Seçilen Metin:
........
KÜÇÜK MÜLKLÜ KIRSAL MANZARA VE TRABZON'DA YÜKSELEN FAKİRLİK

Demografik olarak nüfus yoğunluğunun düşük olduğu yerleşim birimlerinin görüldüğü endüstriyel nitlikten daha çok tarım ve hayvancılığa dayanan bir kasaba veya benzeri bir coğrafyadır kırsal kesim.

Bu bağlamda Trabzon ilinin 2023 yılı sonu itibariyle nüfusu 824352 olup, bu nüfus 18 ilçe ve 692 mahallede yaşamaktadır.

Bu nüfus geçimlerini başta tarım olmak üzere Orman ürünleri, sanayi, inşaat, ticaret ulaştırma, haberleşme, mali kuruluşlar, serbest meslek ve devlet hizmeti gibi sektör ve kurumlardan sağlamaktadırlar.

Yine Trabzon'da cari fiyatlarla en büyük GSYİH tarımdan sağlanmakla birlikte zaman zaman bu konuda farklı sektörler ön plana çıkmaktadır.

2023 sonu itibariyle kişi başına düşen GSYİH 12849 dolar olup ülkemiz bu gelir ile dünyada 72.sırada yer almaktadır.

Trabzon'da ise bu miktar 10043 dolar olup ülke genelinde 38.sırada yer almaktadır.
........
Sağlanan Bilgiler:
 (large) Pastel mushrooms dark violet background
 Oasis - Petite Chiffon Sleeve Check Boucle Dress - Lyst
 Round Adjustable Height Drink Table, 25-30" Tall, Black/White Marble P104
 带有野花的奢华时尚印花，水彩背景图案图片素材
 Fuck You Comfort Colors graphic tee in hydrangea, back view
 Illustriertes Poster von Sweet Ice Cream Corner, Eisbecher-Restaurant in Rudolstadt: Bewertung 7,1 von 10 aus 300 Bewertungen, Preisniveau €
........
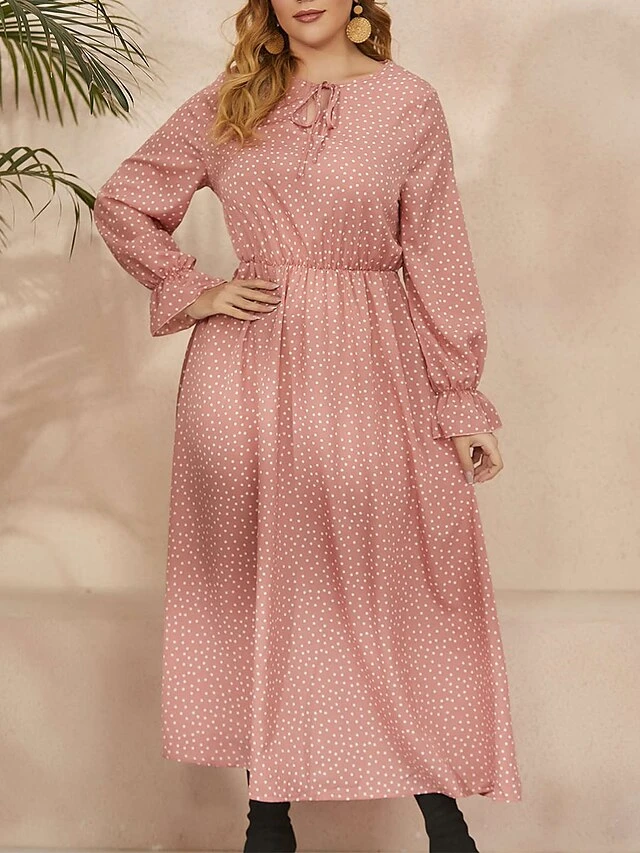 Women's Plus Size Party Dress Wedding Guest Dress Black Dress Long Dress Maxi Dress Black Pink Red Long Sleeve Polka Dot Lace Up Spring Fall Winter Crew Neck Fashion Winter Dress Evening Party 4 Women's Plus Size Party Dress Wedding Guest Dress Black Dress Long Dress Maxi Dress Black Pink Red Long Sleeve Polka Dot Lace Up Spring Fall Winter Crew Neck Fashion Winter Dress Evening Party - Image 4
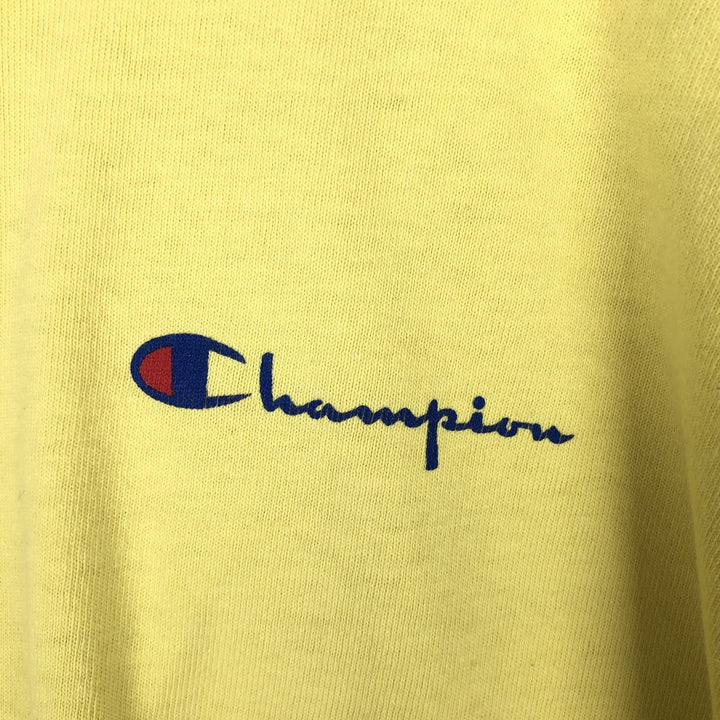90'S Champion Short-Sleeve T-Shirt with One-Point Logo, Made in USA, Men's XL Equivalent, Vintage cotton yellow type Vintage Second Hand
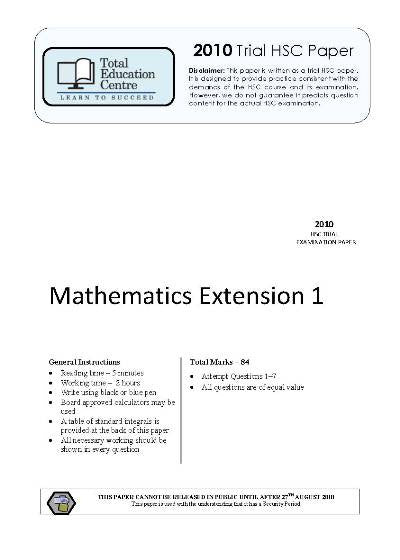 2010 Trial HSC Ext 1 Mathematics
........
Görev Yönergesi:
Trabzon'daki kırsal fakirlik konulu metne göre Trabzon ilinin 2023 yılı sonu itibarıyla nüfusu kaçtır?

Sorunun Çözümü:
824352